Born in England, but living in New York now, Dominic (represented by Derek Eller Gallery) seems an unlikely personality for such work. He's clearly brilliant and knows his politics, but he's such an easy going sort and great to party with (we got to know him and his lovely wife Penelope in Madrid a few years ago). In talking with him, there's no hint of the angry young man you'd expect to find behind such work.
The first piece I saw by Dominic (that I knew was by him...I had seen other work, but not known it was his) was this sculpture:
Dominic McGill, Dead End World in Favor of the Domesticated Poodle (Detail), 2002, mixed media, 8' x 4' x 30"
At the time, it prompted a bit of a political awakening for me. The ferocity of the landscaped pooch matching (if not topping) that of the "wild" wolf shook me out of my complacent pocket of ideas about civilization and violence (here's another view of the same piece). Who is that creature...the pampered pet turned vicious? In all seriousness, this piece launched a whole new line of thinking for me about everything from who I am to what I'm capable of doing (not that I see myself as a poodle, mind you, just that I always assumed I was a nonviolent person by nature, rather than choice...now I'm not so sure).

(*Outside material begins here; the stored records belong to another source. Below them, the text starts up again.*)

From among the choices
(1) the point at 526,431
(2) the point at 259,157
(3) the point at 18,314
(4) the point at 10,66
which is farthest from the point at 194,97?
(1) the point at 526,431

The piece by Dominic I had seen before this, but not connected the name to the work, was this sculpture:
Dominic McGill, Model for a Death Wish Generation, 2002, mixed media, 86" diameter
A full scale replica of the hydrogen bomb, its insides have been replaced with a seascape diorama. The painted concave upper section has a brilliant blue sky. The bottom section holds a minature replica of the Bikini Islands, which were vaporized by US testing of nuclear bombs. (As Bob Hope once said of the operations there, "As soon as the war ended, we located the one spot on earth that hadn't been touched by the war and blew it to hell.") A review in Art in America, described the piece this way:
A translucent plastic surface covers the lower section and displays a mesmerizing three-dimensional panorama of Bikini Island. Flanked by painted coral reefs in a shallow aquamarine lagoon of real water, the idyllic sandy beaches are marred by charred tree trunks and a detonation crater alluding to the devastating nuclear tests from which this island has never recovered. The water is intermittently disturbed by sprays of steam and wavelike patterns caused by the vibrations of rhythmic humming sounds emanating from speakers hidden below the surface.To be honest, this piece is a bit heavy handed for me. It doesn't hold the subtle punch to the psyche the poodle piece does. With the Project for a New American Century piece, though, Dominic demonstrated that he's no where near through commenting yet, and his critique is only getting stronger. Keep your eyes on this one.